The PIOGCL is a consortium of the Hub Power Holding Limited and the Eni Employee Buy-Out Group. The Petroleum Division has written a letter to the SECP and sought its advice to suggest a foolproof mechanism of requisite funding from the HUBCO for the transfer of control from the ENI Pakistan to the PIOGCL.

It is to be noted that the HUBCO had submitted an undertaking to the Petroleum Division that lacked the required unconditional financial support of the PIOGCL for obtaining the assets of the ENI Pakistan. Now the Petroleum Division has sought the SECP opinion for the transfer of ENI assets to PIOGCL. The letter reads that the Eni Pakistan Limited is disposing its entire share capital to the PIOGCL. The SECP may also like to advise us as to what could be a foolproof mechanism to make the HUBCO obligated to provide requisite funding if required due to any financial inability of the EBO Group.

To establish the financial strength of PIOGCL sponsors regarding future operations of petroleum exploration licenses and development and production leases, the Petroleum Division had asked the M/s Eni Pakistan Limited to provide an undertaking from the HUBCO that in case the PIOGCL falls short of meeting financial obligations in respect of running of operations in the future, the HUBCO will provide financial support.

In response, the Petroleum Division said that the HUBCO had stated that they could provide support to the PIOGCL including EBO’s share with regard to the acquisition price. However, they have not provided such an undertaking regarding future operations as according to them, giving such an open-ended undertaking regarding future operations is against the Companies Act 2017.

It was, therefore, requested to clarify whether the Companies Act 2017 restricted companies to provide an undertaking to another company regarding financial support for future operations or otherwise, the Petroleum division said, adding that the SECP might also like to advise it as to what could be a foolproof mechanism to make the HUBCO obligated to provide requisite funding if required due to any financial inability of the EBO Group.

The transfer of ENI Pakistan shares to the PIOGCL had been delayed due to questions raised over the financial health of the new entity. The deal was matured between the ENI Pakistan and the PIOGCL at $16.4 million. It is essential to determine the actual worth of ENI Pakistan assets in the country by a foreign firm as the determination of the actual worth of ENI Pakistan assets can benefit the national exchequer by billions of rupees while the actual determination will be helpful in running the operations of the ENI Pakistan’s oil and gas reserves in a safe manner.

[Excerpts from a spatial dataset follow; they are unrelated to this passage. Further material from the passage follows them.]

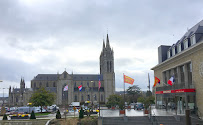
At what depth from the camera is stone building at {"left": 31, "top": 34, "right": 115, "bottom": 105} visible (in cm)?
10812

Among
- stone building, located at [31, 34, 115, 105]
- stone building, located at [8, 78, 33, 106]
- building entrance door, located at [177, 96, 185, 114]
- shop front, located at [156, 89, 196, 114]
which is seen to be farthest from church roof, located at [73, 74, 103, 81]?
building entrance door, located at [177, 96, 185, 114]

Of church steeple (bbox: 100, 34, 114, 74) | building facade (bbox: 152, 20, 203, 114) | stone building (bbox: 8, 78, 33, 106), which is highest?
church steeple (bbox: 100, 34, 114, 74)

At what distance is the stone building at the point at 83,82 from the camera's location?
108 metres

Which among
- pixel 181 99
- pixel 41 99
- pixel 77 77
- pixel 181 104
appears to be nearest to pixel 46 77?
pixel 77 77

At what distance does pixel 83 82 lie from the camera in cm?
12162

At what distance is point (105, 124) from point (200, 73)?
13125 mm

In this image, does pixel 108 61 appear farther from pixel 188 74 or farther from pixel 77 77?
pixel 188 74

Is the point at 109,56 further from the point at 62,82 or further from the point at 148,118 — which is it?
the point at 148,118

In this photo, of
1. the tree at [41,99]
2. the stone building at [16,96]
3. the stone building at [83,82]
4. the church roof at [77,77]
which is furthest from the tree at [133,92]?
the tree at [41,99]

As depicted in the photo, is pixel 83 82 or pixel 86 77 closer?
pixel 83 82

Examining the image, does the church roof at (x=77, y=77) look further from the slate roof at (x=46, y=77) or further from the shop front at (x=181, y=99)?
the shop front at (x=181, y=99)

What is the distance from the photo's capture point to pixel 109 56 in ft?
376

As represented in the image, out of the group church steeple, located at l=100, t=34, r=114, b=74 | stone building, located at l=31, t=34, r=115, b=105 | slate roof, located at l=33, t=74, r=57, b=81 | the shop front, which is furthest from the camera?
slate roof, located at l=33, t=74, r=57, b=81

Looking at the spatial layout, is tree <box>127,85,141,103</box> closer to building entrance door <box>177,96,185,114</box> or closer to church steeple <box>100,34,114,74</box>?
church steeple <box>100,34,114,74</box>
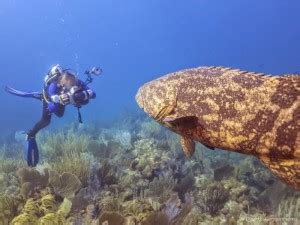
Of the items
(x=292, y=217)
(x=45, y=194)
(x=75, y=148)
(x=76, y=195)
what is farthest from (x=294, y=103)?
(x=75, y=148)

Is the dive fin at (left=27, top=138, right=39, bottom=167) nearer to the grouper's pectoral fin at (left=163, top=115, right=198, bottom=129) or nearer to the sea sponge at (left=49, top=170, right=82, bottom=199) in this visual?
the sea sponge at (left=49, top=170, right=82, bottom=199)

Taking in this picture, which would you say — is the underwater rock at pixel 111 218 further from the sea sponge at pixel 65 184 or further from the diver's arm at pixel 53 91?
the diver's arm at pixel 53 91

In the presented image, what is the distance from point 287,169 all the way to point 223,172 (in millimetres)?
4583

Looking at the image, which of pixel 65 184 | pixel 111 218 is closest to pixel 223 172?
pixel 65 184

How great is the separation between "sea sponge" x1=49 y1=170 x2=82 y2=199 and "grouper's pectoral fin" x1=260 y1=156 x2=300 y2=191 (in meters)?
3.77

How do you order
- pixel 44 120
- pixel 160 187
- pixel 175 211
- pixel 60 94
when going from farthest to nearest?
pixel 44 120 → pixel 60 94 → pixel 160 187 → pixel 175 211

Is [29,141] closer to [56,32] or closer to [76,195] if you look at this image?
[76,195]

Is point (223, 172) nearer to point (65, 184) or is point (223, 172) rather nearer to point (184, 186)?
point (184, 186)

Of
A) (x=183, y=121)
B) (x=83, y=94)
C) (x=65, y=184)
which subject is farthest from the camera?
(x=83, y=94)

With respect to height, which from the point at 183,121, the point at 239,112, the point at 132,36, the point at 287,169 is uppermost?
the point at 132,36

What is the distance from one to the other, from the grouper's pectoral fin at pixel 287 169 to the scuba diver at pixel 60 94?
5.86 m

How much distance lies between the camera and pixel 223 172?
770 centimetres

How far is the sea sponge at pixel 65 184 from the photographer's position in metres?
6.13

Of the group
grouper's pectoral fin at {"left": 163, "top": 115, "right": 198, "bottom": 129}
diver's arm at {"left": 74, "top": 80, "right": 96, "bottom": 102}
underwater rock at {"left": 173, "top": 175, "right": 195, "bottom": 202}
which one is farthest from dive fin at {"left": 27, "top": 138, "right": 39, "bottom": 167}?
grouper's pectoral fin at {"left": 163, "top": 115, "right": 198, "bottom": 129}
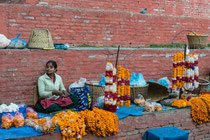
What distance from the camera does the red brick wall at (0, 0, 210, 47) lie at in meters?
6.09

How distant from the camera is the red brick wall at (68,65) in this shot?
475 centimetres

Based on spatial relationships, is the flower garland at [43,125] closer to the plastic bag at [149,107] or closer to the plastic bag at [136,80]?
the plastic bag at [149,107]

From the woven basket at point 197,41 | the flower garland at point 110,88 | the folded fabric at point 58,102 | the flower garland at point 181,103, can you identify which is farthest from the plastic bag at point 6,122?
the woven basket at point 197,41

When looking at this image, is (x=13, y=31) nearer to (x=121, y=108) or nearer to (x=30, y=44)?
(x=30, y=44)

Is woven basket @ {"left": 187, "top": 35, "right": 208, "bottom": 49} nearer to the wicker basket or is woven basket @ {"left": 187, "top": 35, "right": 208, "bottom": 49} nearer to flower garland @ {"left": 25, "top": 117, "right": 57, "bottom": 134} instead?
the wicker basket

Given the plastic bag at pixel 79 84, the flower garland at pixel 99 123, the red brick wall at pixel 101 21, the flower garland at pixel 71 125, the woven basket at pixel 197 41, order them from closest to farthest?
1. the flower garland at pixel 71 125
2. the flower garland at pixel 99 123
3. the plastic bag at pixel 79 84
4. the red brick wall at pixel 101 21
5. the woven basket at pixel 197 41

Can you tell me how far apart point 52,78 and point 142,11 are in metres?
4.10

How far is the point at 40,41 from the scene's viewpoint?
5125mm

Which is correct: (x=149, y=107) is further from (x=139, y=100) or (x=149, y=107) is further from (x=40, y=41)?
(x=40, y=41)

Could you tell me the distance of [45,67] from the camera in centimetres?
505

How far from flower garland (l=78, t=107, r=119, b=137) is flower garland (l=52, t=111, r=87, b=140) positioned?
114 mm

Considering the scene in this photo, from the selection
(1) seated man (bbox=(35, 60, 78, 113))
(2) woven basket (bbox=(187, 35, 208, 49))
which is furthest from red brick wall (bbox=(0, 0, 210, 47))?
(1) seated man (bbox=(35, 60, 78, 113))

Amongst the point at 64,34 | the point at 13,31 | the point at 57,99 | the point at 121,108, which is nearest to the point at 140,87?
the point at 121,108

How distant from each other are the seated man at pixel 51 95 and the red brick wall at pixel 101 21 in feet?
5.59
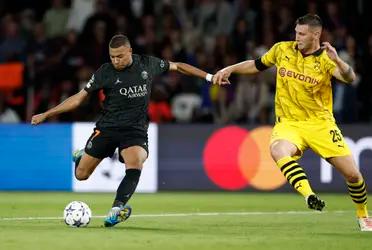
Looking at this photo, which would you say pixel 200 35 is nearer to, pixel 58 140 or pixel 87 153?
pixel 58 140

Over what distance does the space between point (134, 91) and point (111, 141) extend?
625 mm

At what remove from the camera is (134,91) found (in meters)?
12.0

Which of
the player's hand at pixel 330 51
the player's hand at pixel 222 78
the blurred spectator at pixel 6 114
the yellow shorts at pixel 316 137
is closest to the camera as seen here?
the player's hand at pixel 330 51

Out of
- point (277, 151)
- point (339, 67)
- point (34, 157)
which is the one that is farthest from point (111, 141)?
point (34, 157)

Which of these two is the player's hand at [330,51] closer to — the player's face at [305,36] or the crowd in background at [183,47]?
the player's face at [305,36]

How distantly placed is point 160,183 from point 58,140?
1952 mm

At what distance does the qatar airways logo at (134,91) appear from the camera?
12016mm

Earlier, the ENI Pakistan had entered into sale-purchase agreements (SPAs) on March 8, 2021 with the PIOGCL in respect of the sale of the entire share capital. To effectuate the subject change of effective control/disposition of shares from the Eni Pakistan to the PIOGCL, the Eni Pakistan sought the government consent under the applicable petroleum rules. And, following this request, the Petroleum Division’s DGPC in a letter sent on April 1, 2022, to the Eni Pakistan managing director had asked for providing an undertaking of the M/s HPHL in favour of the PIOGCL.